Thanks! I don't mind paying commission, but no-one likes being taken advantage of...


----------



## xabiaxica (Jun 23, 2009)

as snikpoh said - there are no set rules - & in nearly 9 years of renting various properties I have _never _paid commission


----------



## jojo (Sep 20, 2007)

I've rented a few and it varies. But commission shouldnt ever be more than one months rental. It can be paid by either side, or half each, but some agents sneakily try to charge both parties - but times are hard........???!!

Jo xxx


----------



## Monkey Hangers (Jan 8, 2009)

*Commission*

We paid a tenancy agreement fee of either €100 or €150, but wouldn't look at paying commission as well. One German agent wanted a month's rent as commission from us, not a chance. The owner is getting the benefit of a paying tenant, they should pay the commission.


----------



## schone52 (Jun 29, 2012)

Thanks Jo - I'll finally be moving to Benalmadena myself, after years of visits...


----------



## ohlson (Sep 5, 2011)

In our area the Agent takes the first month, instead of it going to the Owner.


----------



## snikpoh (Nov 19, 2007)

Monkey Hangers said:


> We paid a tenancy agreement fee of either €100 or €150, but wouldn't look at paying commission as well. One German agent wanted a month's rent as commission from us, not a chance. The owner is getting the benefit of a paying tenant, they should pay the commission.

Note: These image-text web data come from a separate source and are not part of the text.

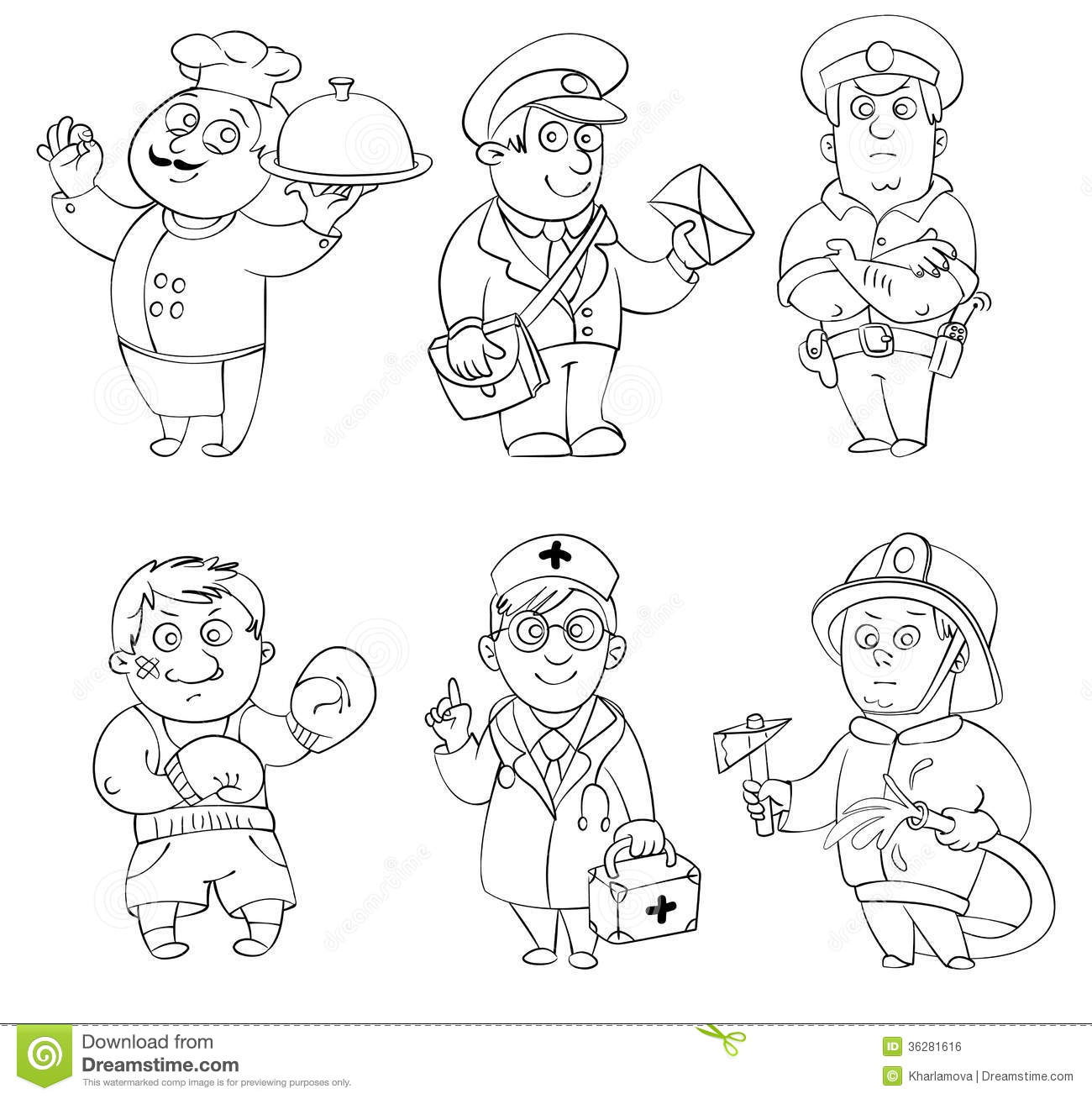 Professions Coloring Book Royalty Free Stock Image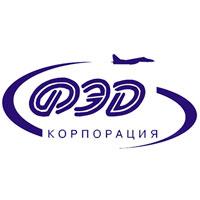 Логотип компании ГП ХМЗ «ФЭД»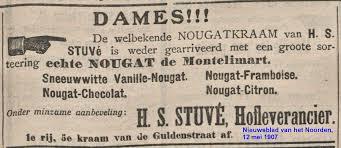 Advertentie Stuve nougat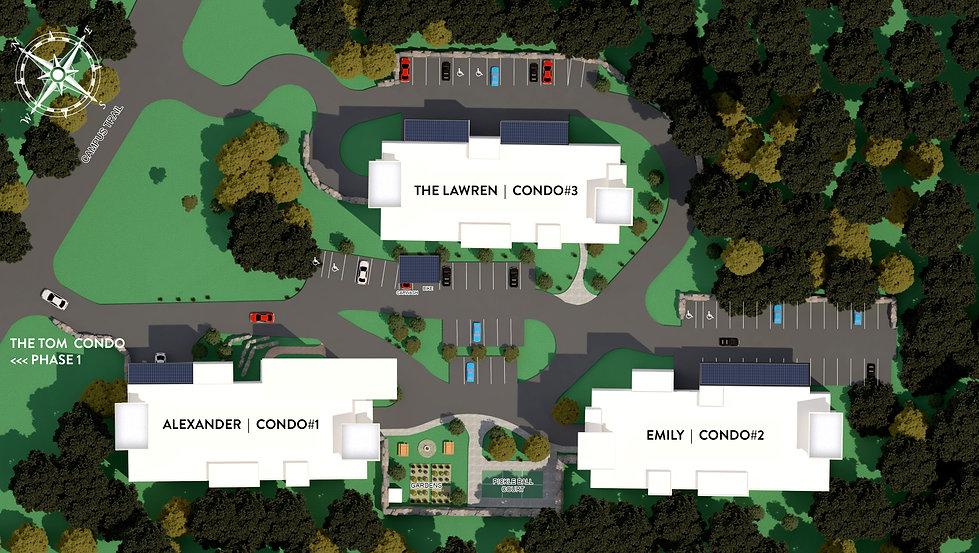 4650-2372-Campus trails Phase 2 3 Condos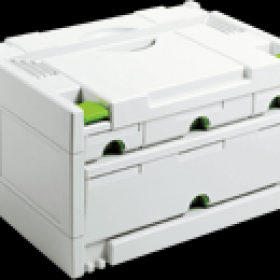 20101222104512_ptop_sys_sort_491522_z_01a_800x600.png: Sortainer Festool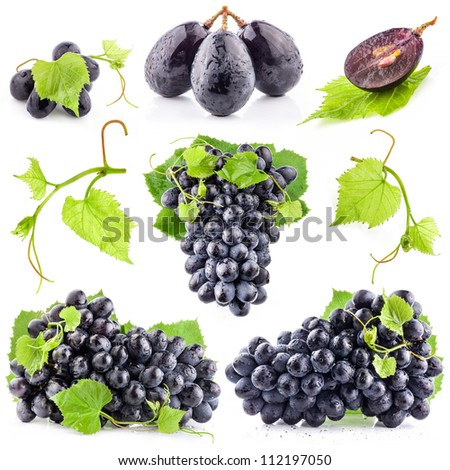 Collection of Ripe dark grapes with leaves, Isolated on white background
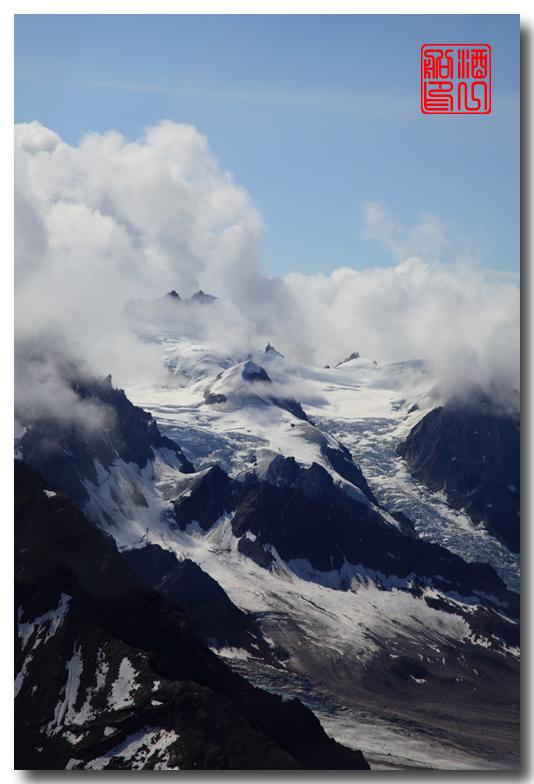 《原创摄影》:雪域飞天丹那力(2): 梦中的阿拉斯加之十八_图2-37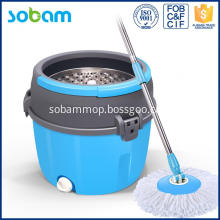 2017 High Quality Single Mop With Mop Head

Surely that's the same thing? Doesn't really matter what you call it, still goes to agent.


----------



## 90199 (Mar 21, 2010)

Tell the agents to get knotted, it is a renters market.


----------



## Monkey Hangers (Jan 8, 2009)

*Commission*



snikpoh said:


> Surely that's the same thing? Doesn't really matter what you call it, still goes to agent.


Nope the fee was for drawing up the tenancy agreement, which I think is fair enough. Some agents are asking a month's rent from us, the renter, as commission on top of that. The point I'm making as the owner is getting the benefit of a paying tenant, so they should pay any such commissions.


----------



## Monkey Hangers (Jan 8, 2009)

Hepa said:


> Tell the agents to get knotted, it is a renters market.


I like your thinking!:clap2:


----------